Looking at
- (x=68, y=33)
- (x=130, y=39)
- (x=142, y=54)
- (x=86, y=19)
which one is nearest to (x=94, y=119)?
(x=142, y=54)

-- -- --

Output every line of the records as a JSON list of strings, with one string per line and blank lines left out.

**The completed task:**
[
  "Looking at",
  "- (x=68, y=33)",
  "- (x=130, y=39)",
  "- (x=142, y=54)",
  "- (x=86, y=19)",
  "which one is nearest to (x=94, y=119)?",
  "(x=142, y=54)"
]